2. Send the thing back to Colorado to be rebuilt, and sent back here to await it's need in another vehicle at some point (or the truck if I find time to do the swap) - Costly in the short run... I'll be forking out $800+ just to have an engine laying around waiting for something to break. My wife has said that I can rebuild the 86, or buy the 70, but not both... but lets not take her word as law just yet. Besides the fact that eventually, I'd like to do a 4bt swap.
3. Pull it out and keep it here until the time when I actually need it. The warranty will run out, and I won't get to rebuild it for $300 plus shipping both ways, but at least I won't have to spend any green right now. - Most cost effective, I'm pulling the stuff myself, and I can rebuild it as I go, when I find cash for a part, I buy it, and install it. No rush on anything except getting the motor out of the frame because we are junking the chassis (minus axles and drivetrain)
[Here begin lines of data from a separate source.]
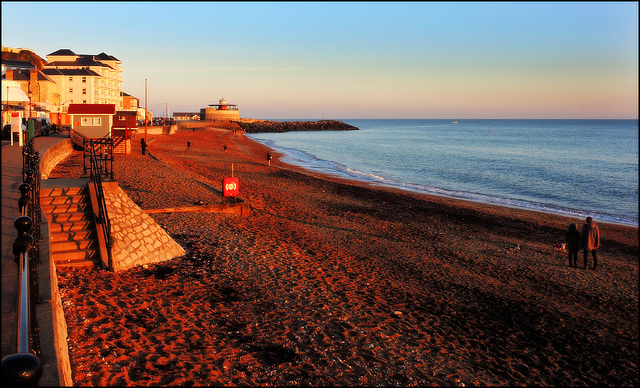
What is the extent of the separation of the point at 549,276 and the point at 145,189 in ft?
45.4

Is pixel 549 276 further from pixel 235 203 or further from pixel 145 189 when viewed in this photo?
pixel 145 189

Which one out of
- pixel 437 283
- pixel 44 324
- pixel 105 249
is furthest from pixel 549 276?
pixel 44 324

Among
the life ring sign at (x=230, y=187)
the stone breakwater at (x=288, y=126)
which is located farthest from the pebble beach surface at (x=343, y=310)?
the stone breakwater at (x=288, y=126)

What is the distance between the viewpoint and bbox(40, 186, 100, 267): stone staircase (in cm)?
829

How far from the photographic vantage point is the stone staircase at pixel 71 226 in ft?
27.2

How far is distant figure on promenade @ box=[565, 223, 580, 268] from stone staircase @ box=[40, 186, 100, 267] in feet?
40.7

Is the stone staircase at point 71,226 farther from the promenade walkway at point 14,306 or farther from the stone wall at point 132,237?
the promenade walkway at point 14,306

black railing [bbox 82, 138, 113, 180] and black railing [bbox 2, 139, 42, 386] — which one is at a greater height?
black railing [bbox 82, 138, 113, 180]

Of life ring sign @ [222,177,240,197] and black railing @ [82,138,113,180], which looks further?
life ring sign @ [222,177,240,197]

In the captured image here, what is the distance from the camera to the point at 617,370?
7.59m

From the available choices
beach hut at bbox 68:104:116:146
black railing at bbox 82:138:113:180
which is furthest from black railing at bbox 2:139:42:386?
beach hut at bbox 68:104:116:146

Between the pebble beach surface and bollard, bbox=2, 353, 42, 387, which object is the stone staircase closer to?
the pebble beach surface

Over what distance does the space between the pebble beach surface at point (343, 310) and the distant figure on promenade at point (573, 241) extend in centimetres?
30

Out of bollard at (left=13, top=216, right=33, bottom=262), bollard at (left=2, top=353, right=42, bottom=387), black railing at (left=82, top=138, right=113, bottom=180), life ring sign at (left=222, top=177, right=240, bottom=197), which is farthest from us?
life ring sign at (left=222, top=177, right=240, bottom=197)
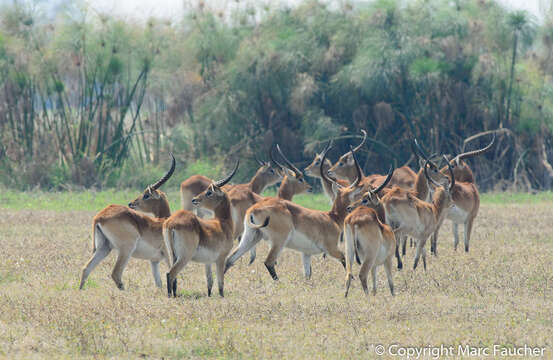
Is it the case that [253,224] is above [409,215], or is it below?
above

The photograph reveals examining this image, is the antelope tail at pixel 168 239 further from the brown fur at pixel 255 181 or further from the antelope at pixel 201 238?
the brown fur at pixel 255 181

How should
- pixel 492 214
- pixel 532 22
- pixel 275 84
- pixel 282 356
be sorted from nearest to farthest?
pixel 282 356
pixel 492 214
pixel 532 22
pixel 275 84

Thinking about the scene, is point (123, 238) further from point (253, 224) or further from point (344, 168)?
point (344, 168)

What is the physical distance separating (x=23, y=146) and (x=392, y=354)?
52.3 feet

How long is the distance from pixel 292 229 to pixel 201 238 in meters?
1.27

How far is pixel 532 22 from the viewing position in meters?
19.0

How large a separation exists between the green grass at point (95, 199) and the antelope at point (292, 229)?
712 cm

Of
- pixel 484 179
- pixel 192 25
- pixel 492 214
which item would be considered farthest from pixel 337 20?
pixel 492 214

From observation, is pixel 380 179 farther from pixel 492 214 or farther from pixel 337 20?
pixel 337 20

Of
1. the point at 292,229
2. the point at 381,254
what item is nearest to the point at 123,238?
the point at 292,229

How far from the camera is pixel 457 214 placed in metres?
11.1

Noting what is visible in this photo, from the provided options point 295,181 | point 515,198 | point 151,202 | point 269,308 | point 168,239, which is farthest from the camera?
point 515,198

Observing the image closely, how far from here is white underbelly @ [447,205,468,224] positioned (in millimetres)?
11023

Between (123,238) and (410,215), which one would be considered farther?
(410,215)
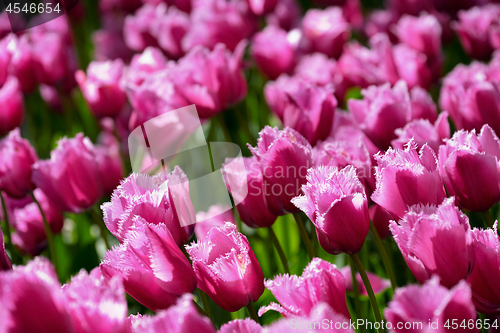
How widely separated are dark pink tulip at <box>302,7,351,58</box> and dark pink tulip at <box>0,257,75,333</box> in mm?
1197

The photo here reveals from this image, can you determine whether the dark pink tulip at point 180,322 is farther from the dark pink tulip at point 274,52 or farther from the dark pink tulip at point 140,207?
the dark pink tulip at point 274,52

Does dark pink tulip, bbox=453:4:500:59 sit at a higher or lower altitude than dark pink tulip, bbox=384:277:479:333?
lower

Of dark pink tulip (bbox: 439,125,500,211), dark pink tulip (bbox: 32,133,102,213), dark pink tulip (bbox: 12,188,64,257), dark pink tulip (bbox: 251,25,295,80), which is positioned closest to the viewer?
dark pink tulip (bbox: 439,125,500,211)

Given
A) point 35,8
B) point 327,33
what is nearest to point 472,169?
point 327,33

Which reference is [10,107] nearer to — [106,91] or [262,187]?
[106,91]

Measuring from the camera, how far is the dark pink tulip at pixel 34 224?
3.13 feet

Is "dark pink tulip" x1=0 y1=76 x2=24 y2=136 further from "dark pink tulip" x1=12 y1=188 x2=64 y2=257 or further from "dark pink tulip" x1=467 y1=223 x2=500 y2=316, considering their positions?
"dark pink tulip" x1=467 y1=223 x2=500 y2=316

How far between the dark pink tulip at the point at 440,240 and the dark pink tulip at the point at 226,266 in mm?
153

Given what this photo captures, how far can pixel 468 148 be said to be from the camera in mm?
583

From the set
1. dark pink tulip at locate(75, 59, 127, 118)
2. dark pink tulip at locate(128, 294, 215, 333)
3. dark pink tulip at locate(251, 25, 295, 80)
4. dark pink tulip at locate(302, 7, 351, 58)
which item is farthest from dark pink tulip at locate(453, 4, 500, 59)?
dark pink tulip at locate(128, 294, 215, 333)

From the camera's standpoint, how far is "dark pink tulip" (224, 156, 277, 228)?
2.19 feet

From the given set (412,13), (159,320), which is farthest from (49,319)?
(412,13)

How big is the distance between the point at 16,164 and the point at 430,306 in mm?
746

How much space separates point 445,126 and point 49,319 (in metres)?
0.60
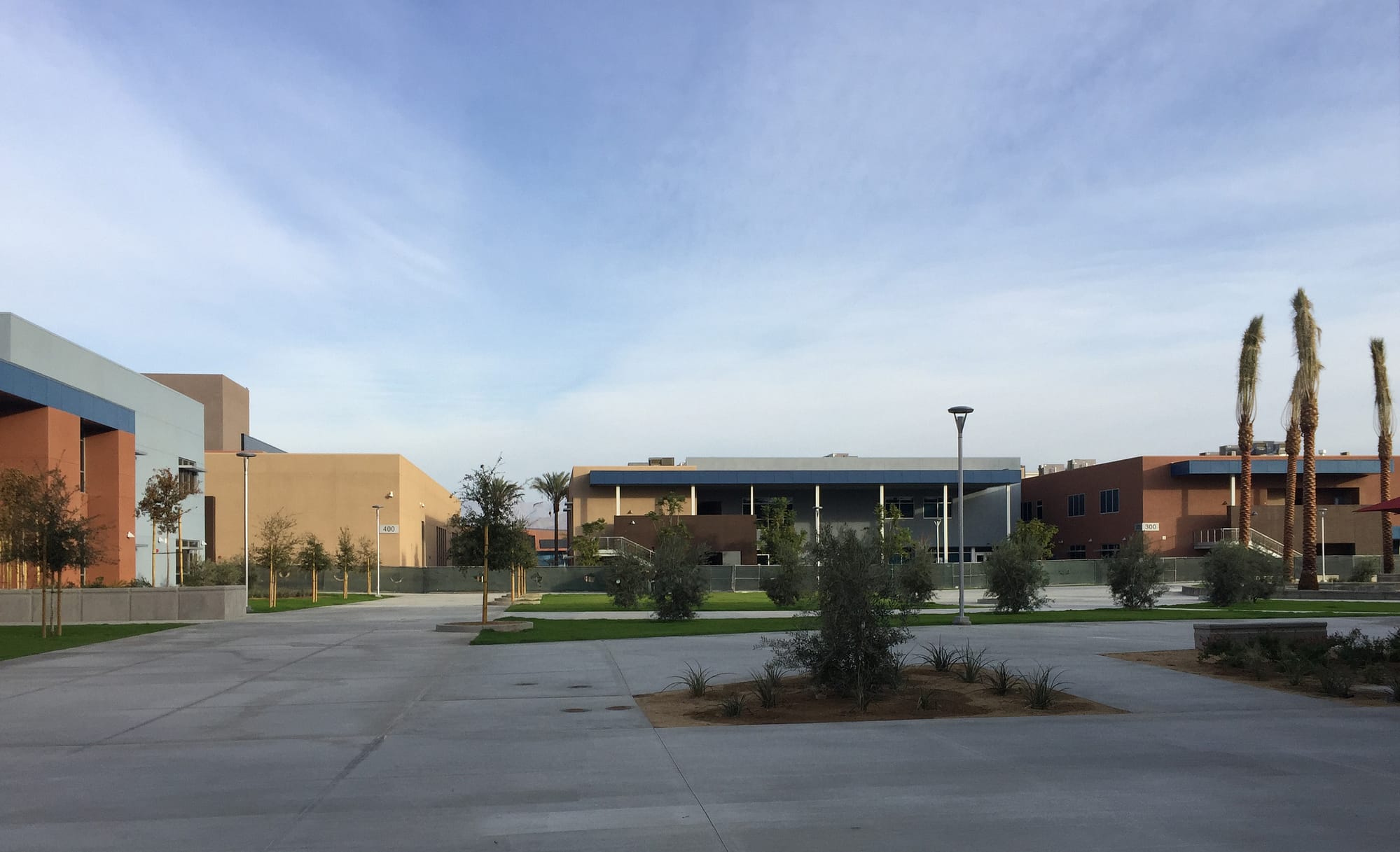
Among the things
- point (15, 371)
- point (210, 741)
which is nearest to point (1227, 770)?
point (210, 741)

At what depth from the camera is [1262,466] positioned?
74500 millimetres

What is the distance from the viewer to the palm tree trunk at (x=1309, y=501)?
48000 millimetres

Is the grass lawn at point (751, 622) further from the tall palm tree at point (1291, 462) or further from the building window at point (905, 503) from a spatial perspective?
the building window at point (905, 503)

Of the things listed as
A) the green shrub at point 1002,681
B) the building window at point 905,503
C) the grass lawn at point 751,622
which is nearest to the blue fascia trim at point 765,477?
the building window at point 905,503

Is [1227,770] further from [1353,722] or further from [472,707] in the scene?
[472,707]

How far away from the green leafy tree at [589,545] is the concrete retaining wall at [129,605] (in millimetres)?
34041

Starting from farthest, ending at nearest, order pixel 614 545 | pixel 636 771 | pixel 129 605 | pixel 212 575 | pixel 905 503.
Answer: pixel 905 503, pixel 614 545, pixel 212 575, pixel 129 605, pixel 636 771

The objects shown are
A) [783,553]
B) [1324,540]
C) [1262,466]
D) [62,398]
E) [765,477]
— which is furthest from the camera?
[765,477]

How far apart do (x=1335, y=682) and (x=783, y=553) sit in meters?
28.5

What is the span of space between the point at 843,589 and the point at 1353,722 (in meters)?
5.56

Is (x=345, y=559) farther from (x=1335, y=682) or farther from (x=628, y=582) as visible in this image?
(x=1335, y=682)

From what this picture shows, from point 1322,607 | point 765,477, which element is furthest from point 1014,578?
point 765,477

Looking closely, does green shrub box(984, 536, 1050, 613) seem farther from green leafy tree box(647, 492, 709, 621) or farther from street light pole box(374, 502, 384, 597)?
street light pole box(374, 502, 384, 597)

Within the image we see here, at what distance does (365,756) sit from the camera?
9.97 m
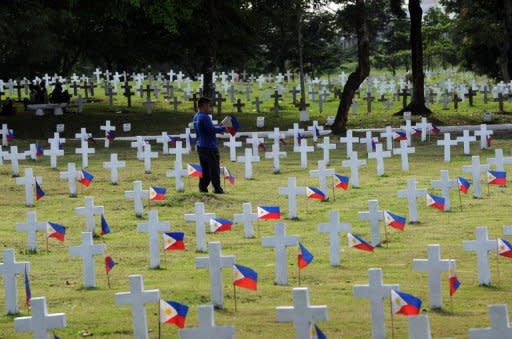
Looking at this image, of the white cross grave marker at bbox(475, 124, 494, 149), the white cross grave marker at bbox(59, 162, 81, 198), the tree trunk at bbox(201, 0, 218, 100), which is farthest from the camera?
the tree trunk at bbox(201, 0, 218, 100)

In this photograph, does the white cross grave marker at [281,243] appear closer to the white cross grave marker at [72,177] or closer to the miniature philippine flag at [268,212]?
the miniature philippine flag at [268,212]

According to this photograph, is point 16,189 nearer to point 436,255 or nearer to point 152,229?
point 152,229

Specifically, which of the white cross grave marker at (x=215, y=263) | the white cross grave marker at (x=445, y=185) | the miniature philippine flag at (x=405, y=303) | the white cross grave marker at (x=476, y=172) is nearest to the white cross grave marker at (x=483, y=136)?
the white cross grave marker at (x=476, y=172)

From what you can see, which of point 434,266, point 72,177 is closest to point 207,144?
point 72,177

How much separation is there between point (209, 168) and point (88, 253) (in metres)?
9.32

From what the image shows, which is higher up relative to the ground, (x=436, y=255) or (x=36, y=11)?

4. Cut my losses entirely, junk the whole damn thing, and never look back on these days again. Live in the now, and forget about things gone by. Get me a new truck and be happy with my decision. - This will also be cost effective, but since it's sat in my bosses lockup since it burned, and he didn't charge me storage, I shouldn't really expect anything out of junking the chassis. I also have a sentimental attachment to the truck, but moreso to the motor and transmission, which makes no damn sense, but it's there.
My comments in red are neither justification or antification (is that a word?? **EDIT** After research, I've found that there is no such word as antification, but the word I was looking for was condemnation. At any rate, I'll leave the antification in there for comic relief. **EDIT**) of any particular choice, but rather a reasoning for providing each choice. Don't base your decision on what I wrote in red, but more what you would do in my situation. Realize that I've gone from having an awesome truck with decent power, back to driving my little Nissan Stanza, which I still have immense sentimental value for because it was the first car I bought on my own. My awesome truck is now reduced to a pile of rubble and some scorched steel and iron, slowly but surely being stripped of its parts. In any case, I'm soon getting a 1970 K5 that has been restored, but needs a bit of mechanical work done because the guy wasn't a mech. Whatever choice I make, I will be stripping the motor, tranny, driveline, and suspension parts off before I junk the frame, because the rest of the parts are small enough to fit in a storage shed until I need them, or one of my friends here needs them. I leave the decision making up to my trusted friends on CK5.